The following example code creates 10000 test files on Wasabi / S3. It is based on How to use concurrent.futures map with a tqdm progress bar:

import boto3
import concurrent.futures
executor = concurrent.futures.ThreadPoolExecutor(64)

from tqdm import tqdm
import concurrent.futures
def tqdm_parallel_map(executor, fn, *iterables, **kwargs):
    """
    Equivalent to executor.map(fn, *iterables),
    but displays a tqdm-based progress bar.
    
    Does not support timeout or chunksize as executor.submit is used internally
    
    **kwargs is passed to tqdm.
    """
    futures_list = []
    for iterable in iterables:
        futures_list += [executor.submit(fn, i) for i in iterable]
    for f in tqdm(concurrent.futures.as_completed(futures_list), total=len(futures_list), **kwargs):
        yield f.result()

# Create connection to Wasabi / S3
s3 = boto3.resource('s3',
    endpoint_url = 'https://s3.eu-central-1.wasabisys.com',
    aws_access_key_id = 'MY_ACCESS_KEY',
    aws_secret_access_key = 'MY_SECRET_KEY'
)

# Get bucket object
boto_test_bucket = s3.Bucket('boto-test')

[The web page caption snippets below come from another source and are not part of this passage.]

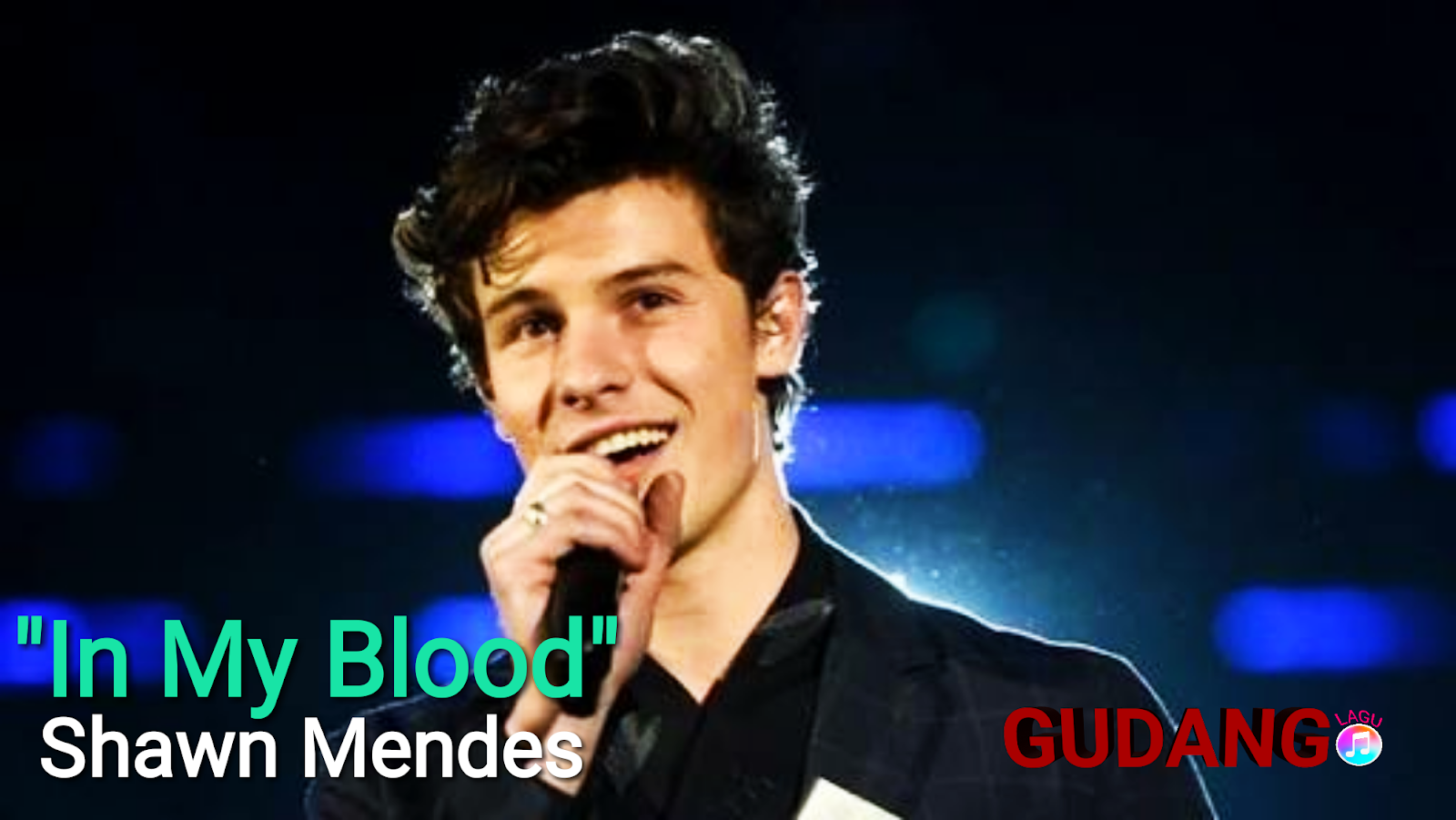 Shawn Mendes - In My Blood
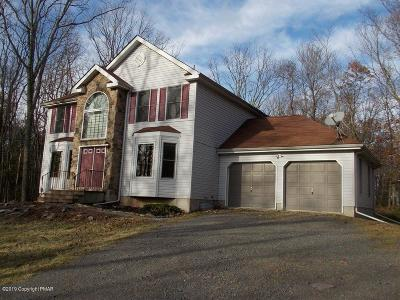 Jim Thorpe Single Family Home For Sale: 130 Broad Mountain View Dr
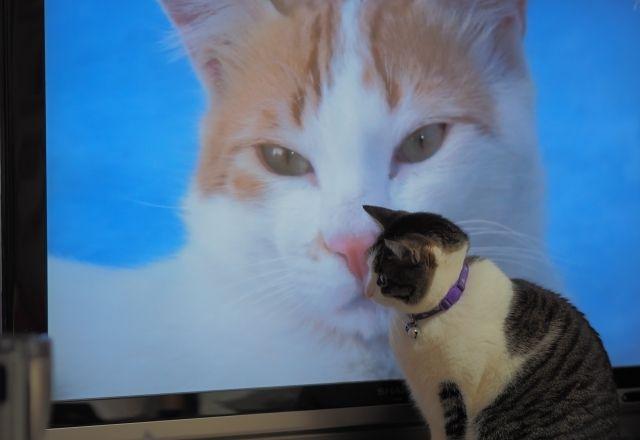 連休中や癒されたいときにおすすめの「癒しの猫活映画」!5選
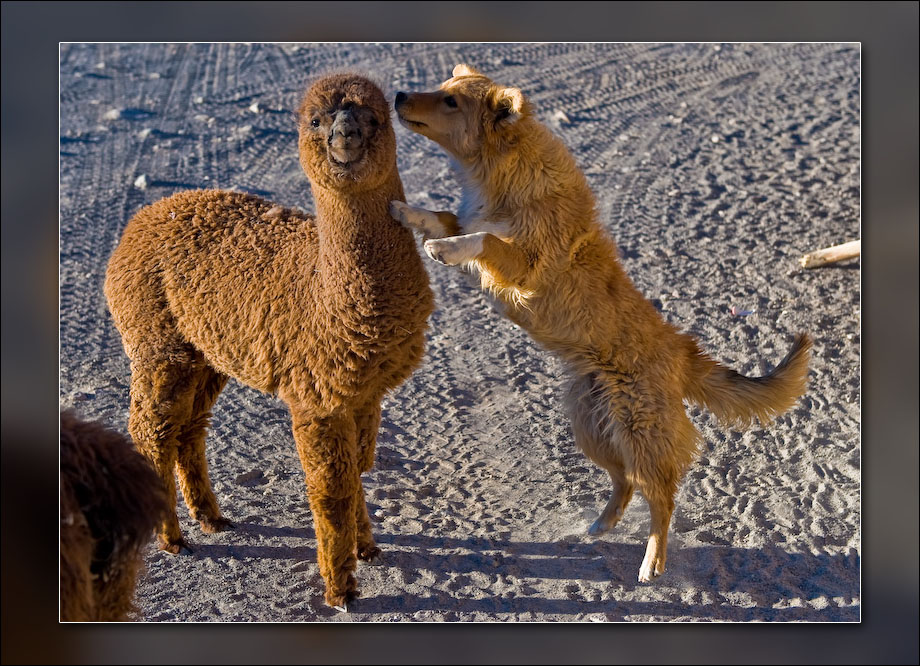 Dog playing with baby llama.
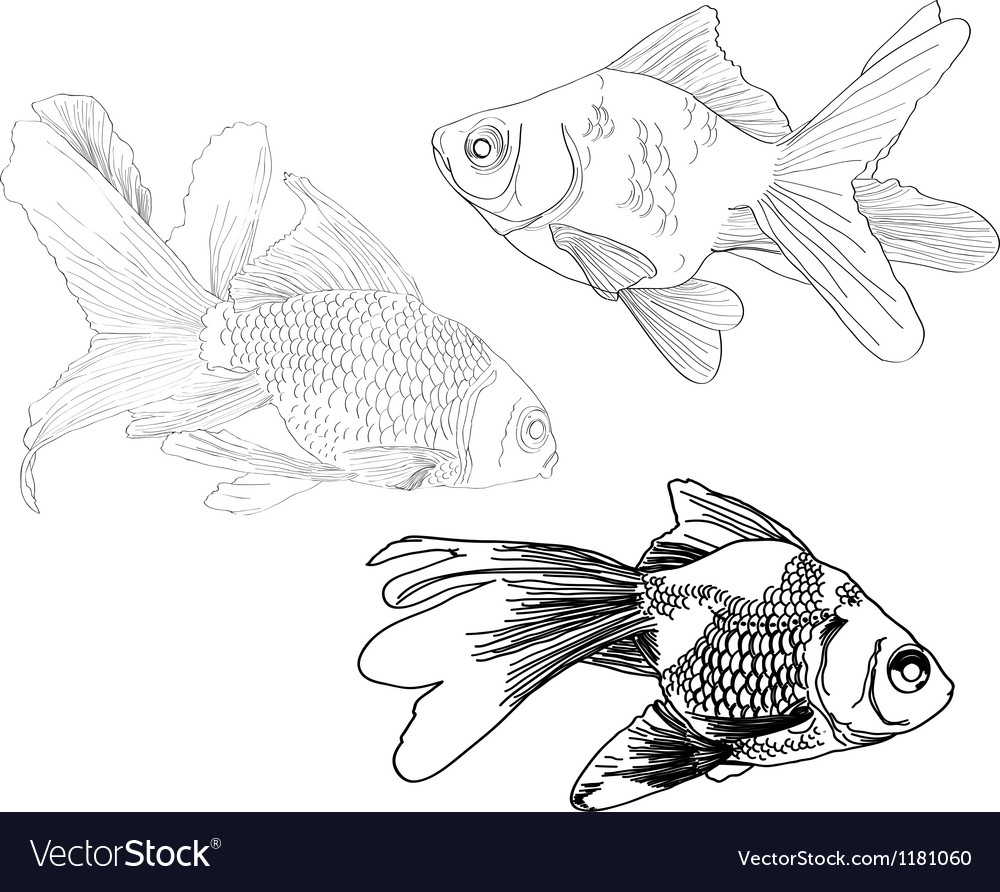 Hand drawing gold fishes vector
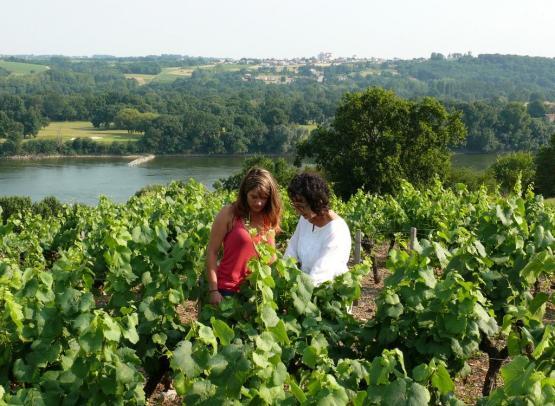 domaine-viticole-genaudieres-le-cellier-44-DEG-1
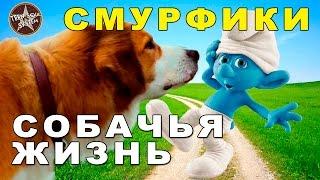 Собачья Жизнь / Смурфики обзор фильма и мультфильма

def create_s3_object(i, directory):
    # Create test data
    buf = io.BytesIO()
    buf.write(f"{i}".encode())
    # Reset read pointer. DOT NOT FORGET THIS, else all uploaded files will be empty!
    buf.seek(0)

    # Upload the file
    boto_test_bucket.upload_fileobj(buf, f"{directory}/{i}.txt")

for _ in tqdm_parallel_map(executor, lambda i: create_s3_object(i, directory="10k-Test-Objects"), range(1, 10001)):
    pass

Don’t forget to fill in MY_ACCESS_KEY and MY_SECRET_KEY. Depending on what region and what S3-compatible service you use, you might need to use another endpoint URL at https://s3.eu-central-1.wasabisys.com.

Note that running this script, especially when creating lots of test files, will send a lot of requests to your S3 provider and, depending on what plan you are using, these requests might be expensive. Wasabi, for example, does not charge for requests but charges for storage (with a minimum of 1TB storage per month being charged, at the time of writing this).